• _Passage_
* BEGIN *

In the late 18th and 19th century, Maine entrepreneurs joined the quest for fortunes to be made sailing to all areas of the globe. Maine-built ships could be found in the harbors of South America, India, the West Indians, Europe, the East Indies and Australia.
The most profitable and exotic destinations were Japan and China.
Although trade with the Orient was dominated by merchants from Salem, Boston and New York, Maine-built vessels formed a large part of their fleets, particularly after the Civil War, when Maine yards developed a new vessel type that would become internationally known as the "downeaster."
Although not as fast as clipper ships, the square-rigged downeasters were larger and could carry more cargo and be operated by relatively small crews. Maine led the United States in wooden shipbuilding, and many Maine men served as mariners and captains for ships financed by wealthy syndicates based in major East Coast cities.
But some Maine families -- in some cases groups of families from one town -- pooled their money and invested in building and outfitting vessels for the trade. The homes of Maine's wealthiest merchant families were soon filled with exotic goods from around the world. Oriental rugs covered plain wooden floors, and colorful silk became the fabric of choice for women's garments.

* END *

Write out the passage on Maine shipbuilding and trade again, starting at "Although trade with" and ending at "East Coast cities.", and change "clipper ships" to "steamships". The rows have no connection to the passage on Maine shipbuilding and trade.

• _Rows_
* BEGIN *

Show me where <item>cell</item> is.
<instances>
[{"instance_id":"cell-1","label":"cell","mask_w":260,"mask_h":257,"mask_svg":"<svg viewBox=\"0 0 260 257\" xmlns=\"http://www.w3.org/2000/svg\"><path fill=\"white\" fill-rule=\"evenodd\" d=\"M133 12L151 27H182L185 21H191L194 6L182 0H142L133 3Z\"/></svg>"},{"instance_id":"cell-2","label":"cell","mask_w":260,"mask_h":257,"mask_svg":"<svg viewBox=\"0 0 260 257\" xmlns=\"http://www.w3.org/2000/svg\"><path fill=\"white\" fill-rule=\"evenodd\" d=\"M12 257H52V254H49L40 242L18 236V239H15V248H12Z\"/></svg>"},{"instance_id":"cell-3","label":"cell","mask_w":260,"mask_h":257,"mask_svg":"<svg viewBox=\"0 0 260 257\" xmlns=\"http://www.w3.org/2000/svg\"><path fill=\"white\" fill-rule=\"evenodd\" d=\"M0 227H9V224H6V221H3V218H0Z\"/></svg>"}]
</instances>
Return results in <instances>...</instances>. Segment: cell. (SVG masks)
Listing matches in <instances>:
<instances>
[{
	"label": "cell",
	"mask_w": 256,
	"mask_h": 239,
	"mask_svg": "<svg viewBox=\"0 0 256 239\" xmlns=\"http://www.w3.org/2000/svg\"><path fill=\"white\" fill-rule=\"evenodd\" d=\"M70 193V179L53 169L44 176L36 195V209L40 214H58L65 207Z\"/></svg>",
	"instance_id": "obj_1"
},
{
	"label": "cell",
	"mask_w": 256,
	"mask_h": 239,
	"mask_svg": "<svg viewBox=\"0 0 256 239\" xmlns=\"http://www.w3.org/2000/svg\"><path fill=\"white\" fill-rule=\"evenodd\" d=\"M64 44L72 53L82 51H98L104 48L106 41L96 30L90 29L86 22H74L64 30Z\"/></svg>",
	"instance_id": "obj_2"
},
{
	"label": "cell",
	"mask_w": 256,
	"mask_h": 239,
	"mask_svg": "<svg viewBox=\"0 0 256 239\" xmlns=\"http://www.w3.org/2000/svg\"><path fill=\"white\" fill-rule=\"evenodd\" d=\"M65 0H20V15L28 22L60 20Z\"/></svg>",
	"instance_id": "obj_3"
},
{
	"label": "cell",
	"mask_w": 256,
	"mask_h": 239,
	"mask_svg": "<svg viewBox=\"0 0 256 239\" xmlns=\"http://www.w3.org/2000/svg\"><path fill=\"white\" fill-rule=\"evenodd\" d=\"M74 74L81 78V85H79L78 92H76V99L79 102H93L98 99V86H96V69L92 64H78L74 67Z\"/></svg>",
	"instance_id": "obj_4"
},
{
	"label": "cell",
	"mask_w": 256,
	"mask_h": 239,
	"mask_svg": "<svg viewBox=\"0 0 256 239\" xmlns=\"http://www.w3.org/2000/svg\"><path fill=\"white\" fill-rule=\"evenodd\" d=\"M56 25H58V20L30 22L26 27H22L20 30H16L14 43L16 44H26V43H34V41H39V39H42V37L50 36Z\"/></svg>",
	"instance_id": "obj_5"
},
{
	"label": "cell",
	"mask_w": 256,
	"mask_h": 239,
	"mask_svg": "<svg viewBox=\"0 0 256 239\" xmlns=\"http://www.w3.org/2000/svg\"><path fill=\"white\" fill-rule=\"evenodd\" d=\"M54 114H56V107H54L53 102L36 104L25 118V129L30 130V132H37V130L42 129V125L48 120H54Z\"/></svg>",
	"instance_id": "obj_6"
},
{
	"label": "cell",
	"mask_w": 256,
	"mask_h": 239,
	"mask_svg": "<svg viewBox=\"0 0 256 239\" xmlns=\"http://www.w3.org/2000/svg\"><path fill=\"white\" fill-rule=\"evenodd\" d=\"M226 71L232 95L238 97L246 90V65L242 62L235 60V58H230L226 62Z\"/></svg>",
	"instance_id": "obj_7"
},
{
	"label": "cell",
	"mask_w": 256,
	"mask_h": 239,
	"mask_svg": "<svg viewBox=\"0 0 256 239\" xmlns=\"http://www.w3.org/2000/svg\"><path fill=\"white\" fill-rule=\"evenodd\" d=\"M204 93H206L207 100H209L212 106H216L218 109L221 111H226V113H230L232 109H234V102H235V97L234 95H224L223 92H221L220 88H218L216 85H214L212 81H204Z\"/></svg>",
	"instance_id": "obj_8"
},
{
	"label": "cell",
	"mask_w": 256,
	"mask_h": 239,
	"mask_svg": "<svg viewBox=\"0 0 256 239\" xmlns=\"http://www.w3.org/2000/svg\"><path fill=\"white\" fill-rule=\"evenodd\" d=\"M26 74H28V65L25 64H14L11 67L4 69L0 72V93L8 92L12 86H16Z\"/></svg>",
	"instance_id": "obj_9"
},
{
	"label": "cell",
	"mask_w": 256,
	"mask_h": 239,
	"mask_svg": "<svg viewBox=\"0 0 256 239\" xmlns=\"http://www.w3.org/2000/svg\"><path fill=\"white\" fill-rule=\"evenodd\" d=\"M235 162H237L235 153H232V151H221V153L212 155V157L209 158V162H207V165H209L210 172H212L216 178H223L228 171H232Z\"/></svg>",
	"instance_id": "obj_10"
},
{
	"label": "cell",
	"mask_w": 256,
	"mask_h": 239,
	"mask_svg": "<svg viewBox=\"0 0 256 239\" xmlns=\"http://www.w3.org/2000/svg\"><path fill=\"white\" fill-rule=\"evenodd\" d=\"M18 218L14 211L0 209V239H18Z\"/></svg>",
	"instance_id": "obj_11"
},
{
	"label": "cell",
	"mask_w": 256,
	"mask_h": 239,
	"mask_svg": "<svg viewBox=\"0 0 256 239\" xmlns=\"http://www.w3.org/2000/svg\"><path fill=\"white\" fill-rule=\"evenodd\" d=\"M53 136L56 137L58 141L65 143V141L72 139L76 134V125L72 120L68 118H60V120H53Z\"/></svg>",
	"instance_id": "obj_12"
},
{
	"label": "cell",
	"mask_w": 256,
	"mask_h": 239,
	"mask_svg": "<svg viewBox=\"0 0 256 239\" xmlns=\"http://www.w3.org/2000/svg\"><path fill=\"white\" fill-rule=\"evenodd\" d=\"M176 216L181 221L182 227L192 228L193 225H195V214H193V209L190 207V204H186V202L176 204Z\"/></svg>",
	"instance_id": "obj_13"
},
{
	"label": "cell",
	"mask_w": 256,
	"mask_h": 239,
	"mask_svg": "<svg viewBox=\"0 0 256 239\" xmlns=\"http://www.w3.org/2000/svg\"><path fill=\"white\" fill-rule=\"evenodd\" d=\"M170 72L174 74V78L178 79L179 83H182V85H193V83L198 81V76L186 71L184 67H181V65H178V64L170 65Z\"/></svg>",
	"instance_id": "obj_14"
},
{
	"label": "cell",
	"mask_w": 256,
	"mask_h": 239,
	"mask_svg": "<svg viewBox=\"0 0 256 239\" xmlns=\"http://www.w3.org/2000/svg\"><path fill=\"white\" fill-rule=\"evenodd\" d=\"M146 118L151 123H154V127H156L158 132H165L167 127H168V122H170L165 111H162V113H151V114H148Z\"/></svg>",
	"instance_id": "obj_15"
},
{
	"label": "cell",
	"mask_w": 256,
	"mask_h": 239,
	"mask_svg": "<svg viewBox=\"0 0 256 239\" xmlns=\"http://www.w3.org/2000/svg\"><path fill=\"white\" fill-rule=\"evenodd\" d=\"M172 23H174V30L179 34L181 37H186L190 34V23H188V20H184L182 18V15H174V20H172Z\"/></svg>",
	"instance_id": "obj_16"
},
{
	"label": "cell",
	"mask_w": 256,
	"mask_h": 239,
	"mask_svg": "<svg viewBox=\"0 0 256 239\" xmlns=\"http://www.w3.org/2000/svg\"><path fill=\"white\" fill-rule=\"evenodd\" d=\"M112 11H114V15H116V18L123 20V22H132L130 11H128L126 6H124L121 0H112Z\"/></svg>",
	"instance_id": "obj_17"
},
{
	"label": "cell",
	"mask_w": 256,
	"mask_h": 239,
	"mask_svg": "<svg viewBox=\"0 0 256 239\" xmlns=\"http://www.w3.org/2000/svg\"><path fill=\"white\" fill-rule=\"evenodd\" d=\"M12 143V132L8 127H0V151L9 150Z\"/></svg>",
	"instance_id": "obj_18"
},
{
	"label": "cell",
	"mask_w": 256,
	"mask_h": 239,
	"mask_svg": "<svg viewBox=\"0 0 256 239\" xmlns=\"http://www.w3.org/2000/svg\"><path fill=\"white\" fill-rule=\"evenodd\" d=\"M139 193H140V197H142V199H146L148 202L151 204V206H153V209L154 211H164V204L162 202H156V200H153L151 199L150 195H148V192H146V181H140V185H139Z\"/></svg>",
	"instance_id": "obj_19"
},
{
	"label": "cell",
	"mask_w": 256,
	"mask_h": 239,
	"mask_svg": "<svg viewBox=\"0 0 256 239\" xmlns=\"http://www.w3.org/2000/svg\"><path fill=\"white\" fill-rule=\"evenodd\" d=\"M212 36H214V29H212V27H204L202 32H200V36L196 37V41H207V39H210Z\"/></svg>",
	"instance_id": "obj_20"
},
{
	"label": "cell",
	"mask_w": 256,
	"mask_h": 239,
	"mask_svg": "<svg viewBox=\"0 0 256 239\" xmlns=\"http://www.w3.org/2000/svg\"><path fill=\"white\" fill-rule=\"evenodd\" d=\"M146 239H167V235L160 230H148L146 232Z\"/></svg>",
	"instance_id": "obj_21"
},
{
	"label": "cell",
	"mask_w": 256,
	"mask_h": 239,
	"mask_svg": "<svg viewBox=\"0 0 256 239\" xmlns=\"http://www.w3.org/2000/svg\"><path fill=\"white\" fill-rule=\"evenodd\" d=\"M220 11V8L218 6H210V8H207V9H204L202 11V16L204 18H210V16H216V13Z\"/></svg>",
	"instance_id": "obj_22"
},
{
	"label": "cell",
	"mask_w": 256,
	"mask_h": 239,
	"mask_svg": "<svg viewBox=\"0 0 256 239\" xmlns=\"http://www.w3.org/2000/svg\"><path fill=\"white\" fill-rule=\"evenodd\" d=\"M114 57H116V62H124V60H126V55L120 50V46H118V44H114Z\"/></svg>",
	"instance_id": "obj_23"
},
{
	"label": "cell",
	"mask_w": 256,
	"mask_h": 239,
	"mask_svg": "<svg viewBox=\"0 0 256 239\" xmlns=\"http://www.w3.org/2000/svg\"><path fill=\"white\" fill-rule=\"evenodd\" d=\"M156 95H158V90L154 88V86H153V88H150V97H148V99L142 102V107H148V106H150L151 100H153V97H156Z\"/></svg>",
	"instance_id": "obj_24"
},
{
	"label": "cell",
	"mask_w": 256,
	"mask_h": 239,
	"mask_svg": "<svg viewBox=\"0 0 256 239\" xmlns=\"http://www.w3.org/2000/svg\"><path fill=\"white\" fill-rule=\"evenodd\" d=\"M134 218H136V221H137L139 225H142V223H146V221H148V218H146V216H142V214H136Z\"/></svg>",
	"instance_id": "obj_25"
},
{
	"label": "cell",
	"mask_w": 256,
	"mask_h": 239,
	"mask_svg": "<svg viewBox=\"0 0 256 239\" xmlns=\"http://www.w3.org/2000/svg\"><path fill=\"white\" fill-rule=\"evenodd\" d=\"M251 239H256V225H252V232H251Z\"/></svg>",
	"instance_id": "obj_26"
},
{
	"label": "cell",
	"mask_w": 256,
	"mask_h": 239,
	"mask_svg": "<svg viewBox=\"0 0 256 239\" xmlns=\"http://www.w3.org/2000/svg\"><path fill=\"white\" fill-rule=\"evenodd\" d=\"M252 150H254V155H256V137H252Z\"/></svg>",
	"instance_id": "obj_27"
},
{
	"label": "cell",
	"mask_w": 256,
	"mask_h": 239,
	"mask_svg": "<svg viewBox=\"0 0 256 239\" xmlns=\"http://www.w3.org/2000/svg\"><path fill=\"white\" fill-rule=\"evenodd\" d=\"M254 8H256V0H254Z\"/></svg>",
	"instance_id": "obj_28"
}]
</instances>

* END *

• _Correct response_
Although trade with the Orient was dominated by merchants from Salem, Boston and New York, Maine-built vessels formed a large part of their fleets, particularly after the Civil War, when Maine yards developed a new vessel type that would become internationally known as the "downeaster."
Although not as fast as steamships, the square-rigged downeasters were larger and could carry more cargo and be operated by relatively small crews. Maine led the United States in wooden shipbuilding, and many Maine men served as mariners and captains for ships financed by wealthy syndicates based in major East Coast cities.